DIGMAs have been around for 10 years and were created by psychologist Edward Noffsinger while he was trying to manage his own illness.

In McCandless's DIGMA, people with diabetes meet her once a month as a group and discuss different topics, some of her choosing and some of theirs.

"We teach them techniques to manage the disease most effectively," she said.

This group medical appointment resembles a support group, but has two additional components - strong educational focus and direct medical care, McCandless said.

Although the group has been running for only half a year, McCandless is happy with the results.

"The patients feel like they're much more in control of the disease," she said. "It also has resulted in a number of uncontrolled diabetics seizing much better control. It also allows us to take care of more people in less time."

The practical side of such approach is also appealing, McCandless says, because she can see 10-12 people as a group in the time that would allow her to see only four people individually. The effective time management allows her to see these people every month instead of every three months, which is the standard practice for care of diabetes. Participants still have regular one-on-one visits with McCandless, but they are much briefer because most of the issues have already been resolved in the group meetings.

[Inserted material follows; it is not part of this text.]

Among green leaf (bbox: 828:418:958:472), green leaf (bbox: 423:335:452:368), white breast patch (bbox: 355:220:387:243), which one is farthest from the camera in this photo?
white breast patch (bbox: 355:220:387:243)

Privacy can be a concern for many but McCandless says while in the group meetings, people can share as much or as little as they wish and can be seen privately if they want to.

"Most patients don't seem to be bothered by the privacy issue," she said.

Holman also said in his speech that such an approach can be effective in solving the chronic care problem in the country.

"It focuses on the interaction of the patient, physician and other health professionals which is the heart of medical care," he said.

Moreover, the approach doesn't require new facilities or expensive technology, but only a change in the understanding and behaviors of those involved, Holman said.